Developing Standards for Translators
Today, while Google's toolbar and menu appear in five Indian languages, Google search is available in at least eight. "As we relate to Indian users, we have to address two central issues: How do we organize all of India's information, and how do we make it accessible and useful to Indians," says Prasad Ram, research and development head at Google India's headquarters in Hyderabad.
Such concerns weren't always so pressing. Until quite recently, companies hired a neighborhood translator with fluency in two or more Indian languages. Now casual language skills are no longer enough, and the demand for professional translators is overwhelming. And in information technology, where the skills shortage is forcing IT companies to develop an industry-required curriculum in engineering colleges, the disorganized translation industry is starting from ground zero to develop professional standards.
To satisfy this explosive demand, Aksharmala, a training academy in Mumbai's northern suburb of Powai, boasts India's first translation institute. It was launched by Lionbridge in collaboration with the Mumbai-based SNDT University, a women's institution. Talks are under way for similar tie-ins with institutions across India.
From Translation to Bollywood
Aksharmala picks up students already fluent in languages and trains them in the rudiments of commercial translation. Even Kumar of the Indian Translators Assn., who also runs New Delhi-based translation agency AlliedModlingua, says he has to invest in training. "We are not here to teach languages, but to provide technical knowledge on how to be a professional translator," says Lionbridge India’s Lloyd. It's hard work. India is the only place where "we have to create a translator from raw material," he adds.
When Ravindra Katyayan was teaching Hindi at SNDT University, he was moonlighting as a translator, helping translate English literary works into Hindi. Now writing his first script for a Bollywood movie, the 39-year-old Katyayan says that his stint at Aksharmala has helped him master the technical tools required for his new craft. And his assignments, once sporadic, now come regularly. He has translated work manuals and software content for Motorola, Nokia, Microsoft, and Yahoo! (YHOO).
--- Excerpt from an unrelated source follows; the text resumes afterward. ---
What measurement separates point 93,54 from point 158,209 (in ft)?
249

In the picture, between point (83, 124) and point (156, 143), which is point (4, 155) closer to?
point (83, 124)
Chicago-based Indian technocrat-cum-entrepreneur Sam Pitroda last year said that the demand for such services is so high that "it has the potential to generate more than 500,000 jobs in India."
It is this lucrative aspect that has prompted Shivram Mudaliar, fluent in the South Indian language of Tamil, to continue to localize outdoor and print advertising for ad agencies for more than two decades. A bachelor of arts, he started translations from his suburban Mumbai home to make extra money in college. But today he is aiming high. He plans to take a course from the Indian Institute of Technology, Mumbai, on how to use translation productivity software that analyzes text and recreates the meaning in the desired language. "The opportunities are tremendous," he says.